"The message from the Rohingya community is very clear- the NVC is not for us. We are not foreigners, we are indigenous and the NVC is a genocide card," a Rohingya refugee said.
A report published by Fortify Rights Tuesday said that the National Verification Card (NVC) scheme targeting Myanmar’s Rohingya Muslims is part of a campaign by Myanmar authorities that seeks to erase their identity.
"The Myanmar government is trying to destroy the Rohingya people through an administrative process that effectively strips them of basic rights," Matthew Smith, Chief Executive Officer of Fortify Rights said adding, "This process and its impacts lie at the root of the Rohingya crisis, and until it's addressed, the crisis will continue."
The report, namely, “Tools of Genocide: National Verification Cards and the Denial of Citizenship of Rohingya Muslims in Myanmar”, looked into alternative identities given to Rohingyas over the past few decades for alleged “citizenship scrutiny” that have gradually limited their rights, including freedom of movement, expression, and access to livelihood.
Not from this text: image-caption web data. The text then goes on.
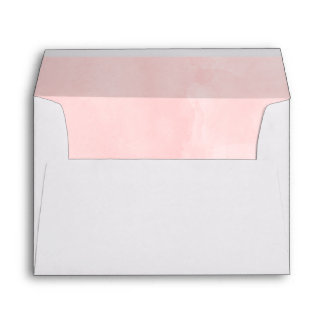 Modern blush pink watercolor wedding envelope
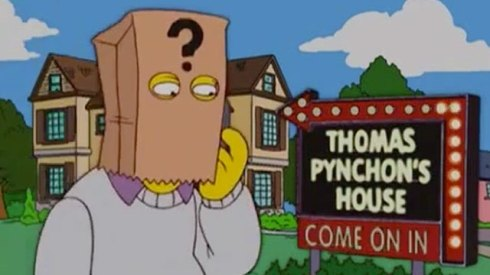 The secretive Thomas Pynchon has become a curiosity everyone. We only have his quirky novels by which to know him. And The Simpsons.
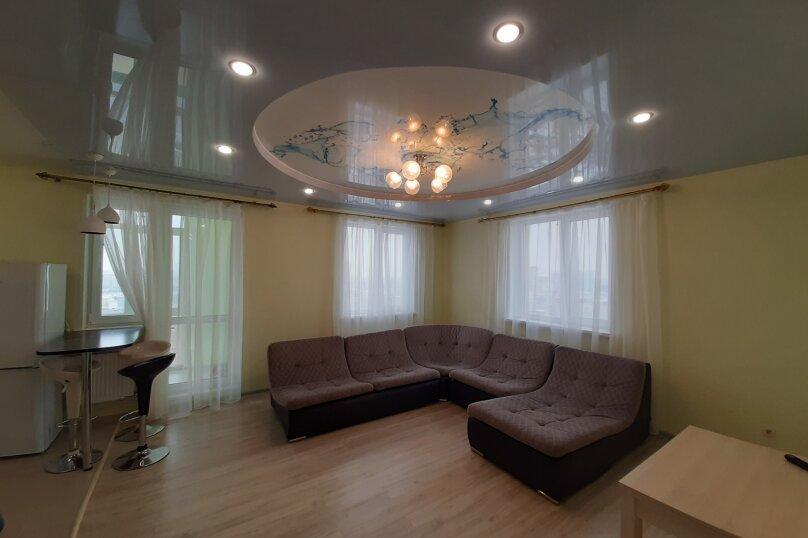 2-комн. квартира, 80 кв.м. на 6 человек, Вокзальная, 55Б, Рязань - Фотография 11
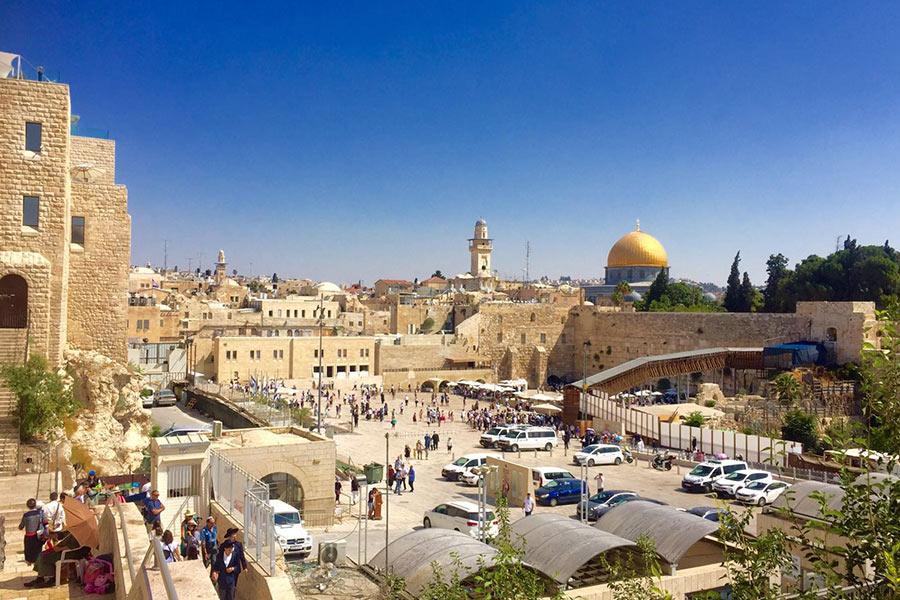 ירושלים8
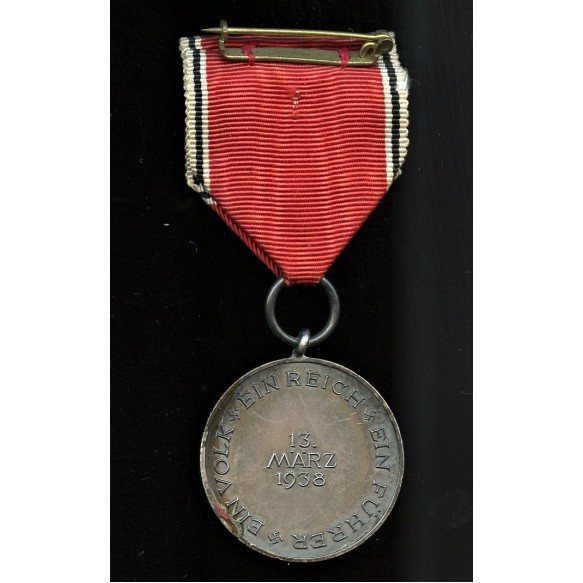 13. March 1938 Austrian annexation medal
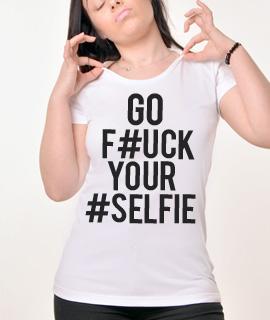 Zenska Rules majica sa natpisom Go Fck Yr Slf - Proizvod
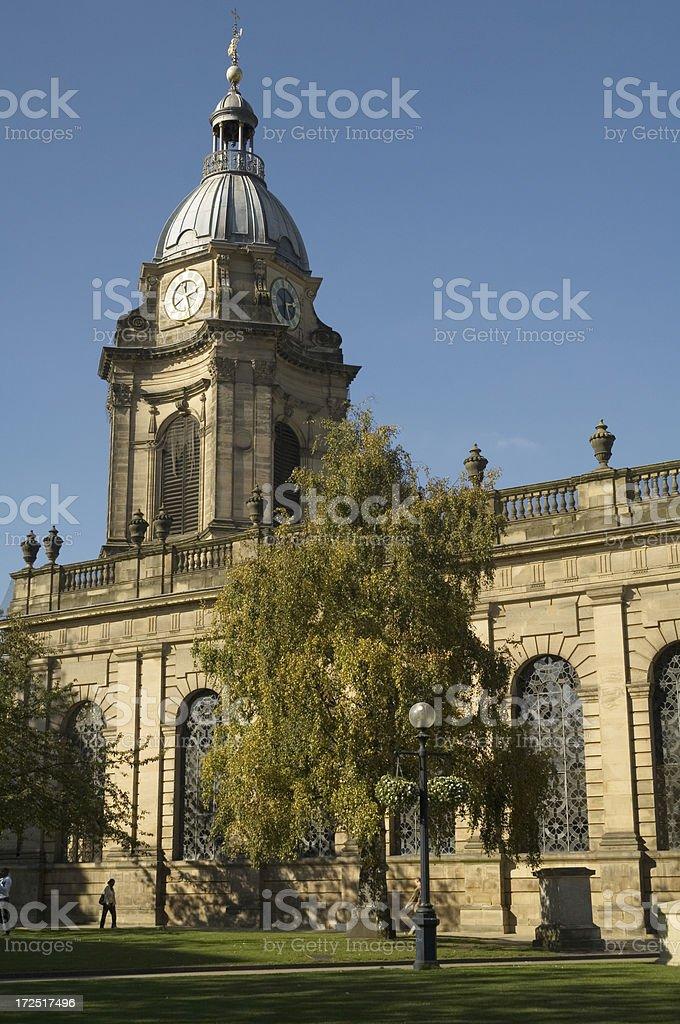 St Philips Cathedral Birmingham UK stock photo
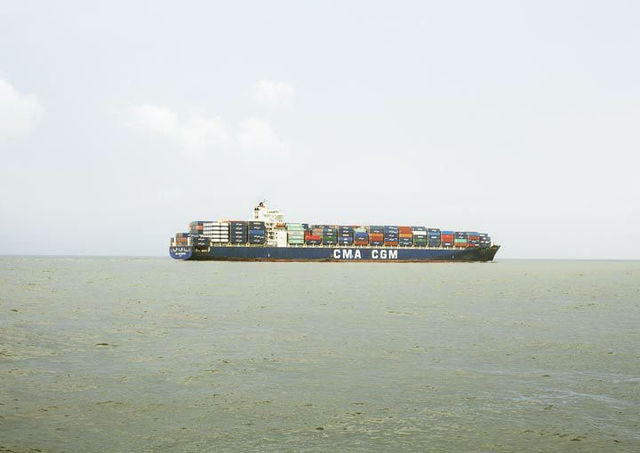 Victoria Sambunaris, 'Untitled (Container Ship, CMA CGM Kingfish, Liberia), Houston Ship Channel, Texas VS-16-121D', 2016, Tracey Morgan Gallery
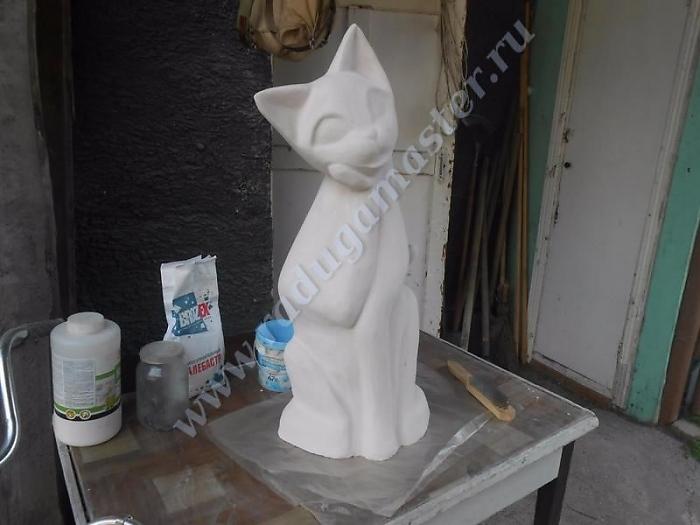 Скульптуры кошек своими руками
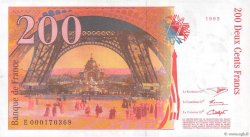 200 Francs EIFFEL FRANCE  1995 F.75.01 SUP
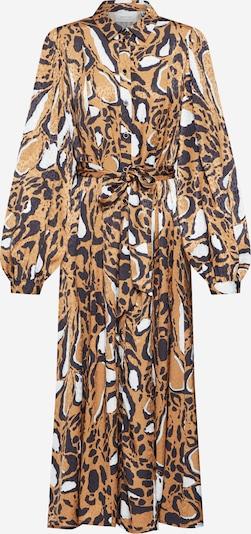 Gestuz Robe-chemise 'Lori' en beige, Vue avec produit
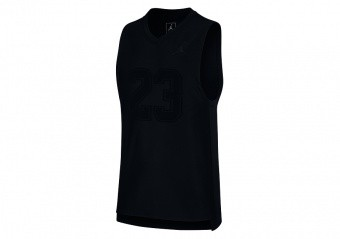 NIKE AIR JORDAN GAME JERSEY BLACK
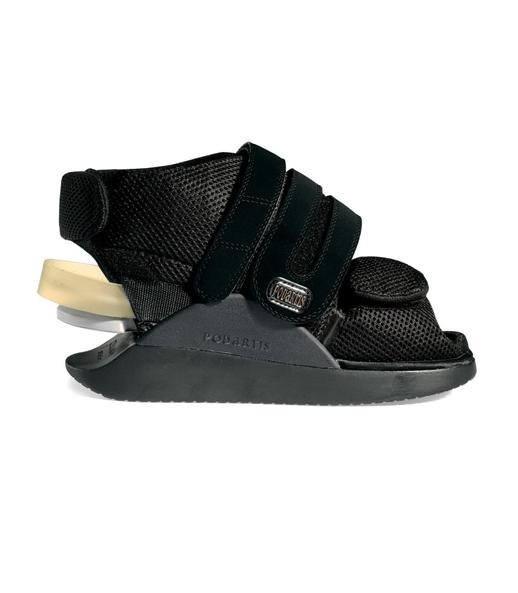 Chaussure Teraheel Neut - Orthopédie lapeyre - Chaussure thérapeutique - chaussure post opératoire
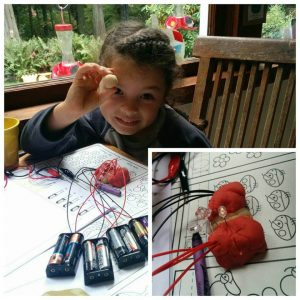 squishy circuits fun science projects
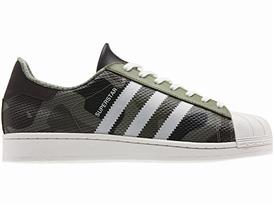 adidas Originals Superstar Camo Pack 2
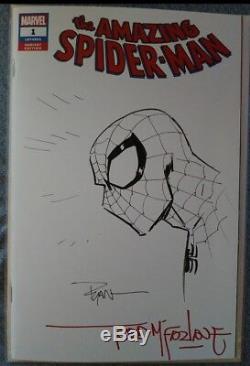 Amazing Spider-Man #1 Ryan Ottley & Todd Mcfarlane SIGN & SKETCH original art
"The NVC process is just another reiteration of discriminatory cards that have been given out over the years to the Rohingya," John Quinley III, author of the report and a human rights specialist at Fortify Rights, told Al Jazeera.
The report also revealed that the authorities used torture and abuse to force Rohingyas to accept the verification card.
"I was beaten everywhere - my head, back, chest, and all over my body," a 62-year-old Rohingya farmer recounted who was told that, "If you don't accept the NVC, we will kill you.”
The NVCs are "the first step before the scrutinization of citizenship," according to the government.
United Nations Independent Fact-Finding Mission on Myanmar found out that Rohingyas were increasingly pressured to accept the NVCs just before the crackdown on the civilians in 2016 and 2017. The Fortify Rights report also found out the same.
"Evidence suggests a positive correlation between Myanmar authorities' efforts to force Rohingya to accept NVCs and their efforts to destroy the Rohingya as a group," the report said.
"These findings demonstrate that the NVC process has not been a response to the crisis in Rakhine State, as the government suggests, but rather a fundamental part of the crisis."
"The message from the Rohingya community is very clear- the NVC is not for us. We are not foreigners, we are indigenous and the NVC is a genocide card," said Khin Maung, a Rohingya refugee in Bangladesh.
"According to the 1982 Citizenship Law there is no mention of NVC, but the Myanmar government is trying to destroy the Rohingya community with this card."
Myanmar's 1982 Citizenship Law says that only people of 135 ethnic groups identified by the state are citizens of the country. These are the groups which settled in Myanmar before 1824 when the British first occupied the country.
"Despite generations of residence in Myanmar, the Rohingya are not considered to be amongst these official indigenous races and are thus effectively excluded from full citizenship,” John Quinley III said.